* [Problem description] Below are the records; restate all of them exactly.

***

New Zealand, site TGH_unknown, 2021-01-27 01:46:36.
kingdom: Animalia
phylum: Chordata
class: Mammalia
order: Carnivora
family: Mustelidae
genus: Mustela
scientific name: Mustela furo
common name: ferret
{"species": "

***

* [Solution to the exercise]
New Zealand, site TGH_unknown, 2021-01-27 01:46:36.
kingdom: Animalia
phylum: Chordata
class: Mammalia
order: Carnivora
family: Mustelidae
genus: Mustela
scientific name: Mustela furo
common name: ferret
{"species": "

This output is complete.